瑞光院遺躅碑 碑文の大意
 石碑の「碑」の字は「悲」と同音で,この碑は悲しみを述べるものである。わたし(筆者浅野長祚)の宗家(赤穂藩主浅野家)の家臣大石良雄のことを思えば,そのこころざしに誰もが悲哀の感を持つ。
 京都の西北,紫野の大徳寺に瑞光院という塔頭がある。わが宗家の菩提寺である。元禄14年に宗家は廃絶し,良雄は山科村に仮ずまいした。京都からわずかの距離である。そこで瑞光院住職の宗湫禅師と協力し,冷光府君(浅野長矩)の墓を瑞光院に作り,さらに忠義の心をもって主君の恨みをはらしたいと誓った。また言うことは,恨みをはらすことができたら安心して死に就ける。死んでも魂魄はどこへでも行けるので,その時には禅師よわが魂魄を地下から招きよせよ。亡き主君への弔いに陪席できたらそれで願いは満たされるのだと。
 良雄はしばらく山科に住んだあと辞去し江戸へおもむき,他の浪士とともに主君の恨みをはらした。禅師はこの報を聞きおどりあがって喜んだ。良雄らが切腹する一月前にある僧侶を江戸へ遣わし,一同の髪の毛や鬚を京都へ持ち帰らせ,主君の墓石のそばにうずめ,46柱の碑を建てた。碑には浪士それぞれの名を刻み法事を行った。これもひとえに良雄の遺志を果たしたものである。良雄のこころざしはまことに悲しむべきものであるが,禅師のごときは一貫してその宿願を果たさせた者というべきである。しかし禅師が亡くなってからは世話をする人もなく寺は荒廃し,浪士の碑もすべて壊れてしまった。
 大綱尊者は現代の名僧である。大徳寺黄梅院の住職となり,あわせて瑞光院を管理した。良雄のこころざしに感じ入り,再興資金を募ったところ,零細な寄附がしだいに積もり,癸丑の年(嘉永6年)に廃寺になった瑞光院の跡地に復興することができた。復興のあと,わたしの文章を石碑に刻み後世に残したいと依頼があった。

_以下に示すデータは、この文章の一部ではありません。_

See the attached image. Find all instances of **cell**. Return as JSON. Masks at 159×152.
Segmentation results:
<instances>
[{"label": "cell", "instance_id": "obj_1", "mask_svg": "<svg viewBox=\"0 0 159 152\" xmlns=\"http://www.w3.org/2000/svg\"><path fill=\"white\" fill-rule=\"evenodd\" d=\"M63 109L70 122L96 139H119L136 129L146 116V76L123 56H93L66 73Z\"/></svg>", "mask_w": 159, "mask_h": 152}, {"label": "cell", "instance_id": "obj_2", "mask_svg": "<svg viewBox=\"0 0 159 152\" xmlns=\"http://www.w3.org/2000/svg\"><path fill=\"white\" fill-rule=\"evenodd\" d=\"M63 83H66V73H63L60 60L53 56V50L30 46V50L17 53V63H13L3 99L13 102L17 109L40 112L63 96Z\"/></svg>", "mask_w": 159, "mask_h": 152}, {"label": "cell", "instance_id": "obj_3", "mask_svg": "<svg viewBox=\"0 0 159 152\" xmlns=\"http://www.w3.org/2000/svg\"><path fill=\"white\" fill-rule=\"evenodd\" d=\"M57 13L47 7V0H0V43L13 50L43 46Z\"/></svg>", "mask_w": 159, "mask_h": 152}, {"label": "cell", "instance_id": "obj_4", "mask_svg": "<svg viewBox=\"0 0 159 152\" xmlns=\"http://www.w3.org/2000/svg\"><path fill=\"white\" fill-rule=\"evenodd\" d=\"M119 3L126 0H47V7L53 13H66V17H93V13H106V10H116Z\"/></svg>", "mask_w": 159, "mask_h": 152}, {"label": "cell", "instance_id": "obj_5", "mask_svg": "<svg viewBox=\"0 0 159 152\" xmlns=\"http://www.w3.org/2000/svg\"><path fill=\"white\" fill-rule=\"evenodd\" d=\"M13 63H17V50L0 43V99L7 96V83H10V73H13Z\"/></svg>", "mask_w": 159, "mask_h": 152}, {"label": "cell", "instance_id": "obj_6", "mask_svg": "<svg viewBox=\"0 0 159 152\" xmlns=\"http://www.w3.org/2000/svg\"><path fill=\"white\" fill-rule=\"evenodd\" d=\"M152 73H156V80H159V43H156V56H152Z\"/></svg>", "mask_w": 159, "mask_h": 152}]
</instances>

 わたしは浅野長矩の子孫の地位を汚し,元禄の変(赤穂浪士事件)の経緯は熟知していた。良雄らの事を口にする時には常に涙にくれていた。大綱尊者は以前から良雄のこころざしを悲しみ,今回の再興に至ったのである。尊者の依頼を聞き入れ良雄のこころざしの悲しむべきことを記すのは当然のことである。